Ida B. Wells, investigative journalism into black people being lynched in the South, forced her to flee the North. She continued her pursuit of justice and highlighting the racial terrorism faced by black people until she died in Chicago in 1931. Thirty plus years after Ida. B. Wells’s death. Thanks to the work of countless Civil Rights activist and movement leaders. Lyndon Johnson was pushed into glory for signing the Voting Rights Act and the Civil Rights Act of 1965 into law. The Civil Rights era wasn’t just about black people in the South getting the right to vote. It was a struggle for black liberation and human dignity. Even after the passage of that historic legislation in 1965, MLK was assassinated in 1968. He died while he was working with a labor organizers in Memphis during sanitation workers strike because King and others realized economic justice was just as important as the right to vote and ending the evils of Jim Crow.

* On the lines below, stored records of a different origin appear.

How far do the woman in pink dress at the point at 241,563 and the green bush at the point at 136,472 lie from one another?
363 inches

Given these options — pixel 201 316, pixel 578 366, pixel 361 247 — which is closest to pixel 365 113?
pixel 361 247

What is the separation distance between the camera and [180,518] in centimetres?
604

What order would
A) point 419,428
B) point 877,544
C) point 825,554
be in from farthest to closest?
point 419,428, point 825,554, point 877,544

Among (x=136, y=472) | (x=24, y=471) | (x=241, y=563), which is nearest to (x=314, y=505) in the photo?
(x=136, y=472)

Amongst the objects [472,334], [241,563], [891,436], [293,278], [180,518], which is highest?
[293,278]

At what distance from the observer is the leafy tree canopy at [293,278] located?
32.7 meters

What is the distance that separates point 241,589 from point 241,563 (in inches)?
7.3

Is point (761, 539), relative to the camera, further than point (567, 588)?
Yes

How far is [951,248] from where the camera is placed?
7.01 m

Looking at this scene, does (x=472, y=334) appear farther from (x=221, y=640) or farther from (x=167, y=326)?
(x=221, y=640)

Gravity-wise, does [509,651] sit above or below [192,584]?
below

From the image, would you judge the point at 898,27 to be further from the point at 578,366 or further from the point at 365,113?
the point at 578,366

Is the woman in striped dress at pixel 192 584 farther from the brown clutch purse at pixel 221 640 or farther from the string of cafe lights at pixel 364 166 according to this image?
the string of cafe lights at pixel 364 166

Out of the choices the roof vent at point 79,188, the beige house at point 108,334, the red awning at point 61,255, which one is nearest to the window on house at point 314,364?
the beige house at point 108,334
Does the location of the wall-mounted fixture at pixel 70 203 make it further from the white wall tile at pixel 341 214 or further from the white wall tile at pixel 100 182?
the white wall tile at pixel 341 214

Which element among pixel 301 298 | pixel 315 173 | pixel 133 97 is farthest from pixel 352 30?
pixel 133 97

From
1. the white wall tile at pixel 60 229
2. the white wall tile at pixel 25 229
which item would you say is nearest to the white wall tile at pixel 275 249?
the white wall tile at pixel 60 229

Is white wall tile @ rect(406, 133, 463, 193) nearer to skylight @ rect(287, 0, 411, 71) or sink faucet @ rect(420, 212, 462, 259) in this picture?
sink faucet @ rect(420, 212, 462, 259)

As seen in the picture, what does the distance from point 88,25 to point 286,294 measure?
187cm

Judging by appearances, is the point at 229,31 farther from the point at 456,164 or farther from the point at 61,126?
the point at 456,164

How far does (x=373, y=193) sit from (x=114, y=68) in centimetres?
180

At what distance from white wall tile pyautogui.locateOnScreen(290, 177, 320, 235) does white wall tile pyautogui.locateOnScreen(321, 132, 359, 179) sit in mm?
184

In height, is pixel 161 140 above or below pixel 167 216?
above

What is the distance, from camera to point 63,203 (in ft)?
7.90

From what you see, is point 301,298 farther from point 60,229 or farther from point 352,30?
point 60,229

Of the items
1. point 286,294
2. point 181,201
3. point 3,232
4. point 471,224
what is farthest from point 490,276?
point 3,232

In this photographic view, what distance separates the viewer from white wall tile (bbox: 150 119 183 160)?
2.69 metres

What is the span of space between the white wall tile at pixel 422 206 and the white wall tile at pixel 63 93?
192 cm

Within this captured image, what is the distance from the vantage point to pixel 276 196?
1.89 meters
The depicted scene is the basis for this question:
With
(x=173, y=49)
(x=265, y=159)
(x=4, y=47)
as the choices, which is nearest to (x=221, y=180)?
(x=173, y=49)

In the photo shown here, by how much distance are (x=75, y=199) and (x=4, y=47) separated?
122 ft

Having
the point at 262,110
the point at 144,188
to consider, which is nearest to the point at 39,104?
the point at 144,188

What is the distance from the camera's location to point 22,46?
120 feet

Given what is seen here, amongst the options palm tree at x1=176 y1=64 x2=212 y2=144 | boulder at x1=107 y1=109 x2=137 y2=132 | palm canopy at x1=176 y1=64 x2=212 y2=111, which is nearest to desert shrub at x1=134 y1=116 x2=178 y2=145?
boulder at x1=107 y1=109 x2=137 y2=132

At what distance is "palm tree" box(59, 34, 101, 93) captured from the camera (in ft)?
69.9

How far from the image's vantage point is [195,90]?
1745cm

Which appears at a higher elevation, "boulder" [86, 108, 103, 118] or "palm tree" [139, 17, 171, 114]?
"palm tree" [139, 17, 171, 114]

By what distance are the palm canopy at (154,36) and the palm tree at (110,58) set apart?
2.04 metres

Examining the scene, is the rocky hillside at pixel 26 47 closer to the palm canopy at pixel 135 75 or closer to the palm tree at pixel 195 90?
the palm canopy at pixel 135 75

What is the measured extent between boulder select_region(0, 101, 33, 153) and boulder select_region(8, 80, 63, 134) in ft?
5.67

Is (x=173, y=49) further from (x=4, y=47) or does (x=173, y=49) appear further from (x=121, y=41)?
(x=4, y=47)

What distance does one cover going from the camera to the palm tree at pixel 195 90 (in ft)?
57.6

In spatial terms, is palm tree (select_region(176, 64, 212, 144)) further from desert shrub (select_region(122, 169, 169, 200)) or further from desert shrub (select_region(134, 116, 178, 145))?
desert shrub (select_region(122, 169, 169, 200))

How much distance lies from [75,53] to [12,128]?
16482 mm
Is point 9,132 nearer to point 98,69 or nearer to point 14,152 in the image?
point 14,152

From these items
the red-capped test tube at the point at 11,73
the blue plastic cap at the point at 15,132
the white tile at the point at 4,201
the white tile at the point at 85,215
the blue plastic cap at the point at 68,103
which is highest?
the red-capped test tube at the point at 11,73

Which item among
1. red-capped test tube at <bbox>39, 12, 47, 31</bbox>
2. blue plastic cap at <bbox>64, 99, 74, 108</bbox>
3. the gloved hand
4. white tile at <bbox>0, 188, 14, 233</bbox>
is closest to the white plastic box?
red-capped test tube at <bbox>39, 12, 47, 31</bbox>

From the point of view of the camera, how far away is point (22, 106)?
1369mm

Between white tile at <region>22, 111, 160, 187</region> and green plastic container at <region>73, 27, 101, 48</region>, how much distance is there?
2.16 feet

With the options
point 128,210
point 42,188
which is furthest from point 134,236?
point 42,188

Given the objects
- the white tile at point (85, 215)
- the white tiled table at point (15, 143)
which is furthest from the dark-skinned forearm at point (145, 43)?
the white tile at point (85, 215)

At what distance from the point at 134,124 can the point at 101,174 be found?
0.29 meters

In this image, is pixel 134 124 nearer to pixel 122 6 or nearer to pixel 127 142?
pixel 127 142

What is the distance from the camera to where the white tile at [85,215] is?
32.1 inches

In the North, from the 1950s through the 1970s. We saw the rise of people like Malcolm X, who saw racial uplift and black pride as means to black liberation. The Black Panther Party for Self-Defense formed in Oakland, CA, in 1966. Its goal was to combat police violence plaguing black urban centers for decades. It grew into a national and international movement thanks to the rise of the Black Power, coined by Stokely Carmichael in the early 60s in Mississippi. Many black people in the North faced both social and economic injustice. These movements and leaders were all about black liberation, pride, and justice. Voting was one path towards liberation. Not the sole path.

The Struggle Continues

In 2020, we saw the summer Black Lives Matter uprisings after the murders of Breonna Taylor and George Floyd. Decades later, police brutality still lingers. The racial wealth gap still keeps a critical mass of black people economically disenfranchise. The ongoing COVID pandemic has exposed the racial inequities that still exist today in health and healthcare access. Environmental racism still harms poor and low-income black communities to this day. Even decades after gaining full voting rights as black people attacks on voting rights persist. The struggle for black liberation goes well beyond just the right to vote. This article only scratches the surface of the countless famous and unknown black people that fought for our liberation. To this day, we still fight. Complete liberation and justice have been the goal of black people since the first African slaves were brought in bondage to the shores of Jamestown, Virginia in 1622. Dr. King stated this when he suggested that the United States needed a revolution of values:

 “I am convinced that if we are to get on the right side of the world revolution, we as a nation must undergo a radical revolution of values…For years, I labored with the idea of reforming the existing institutions of the South, a little change here, a little change there. Now I feel quite differently. I think you’ve got to have a radical reconstruction of the entire society, a revolution of values.”

The struggle for justice has been far beyond our ancestor’s dying for the right to vote. They died and bleed for the right to exist as full human beings in this world. So I hope these folks keep this same energy around uplifting black people well after the election cycle ends. Because we still need a revolution of values!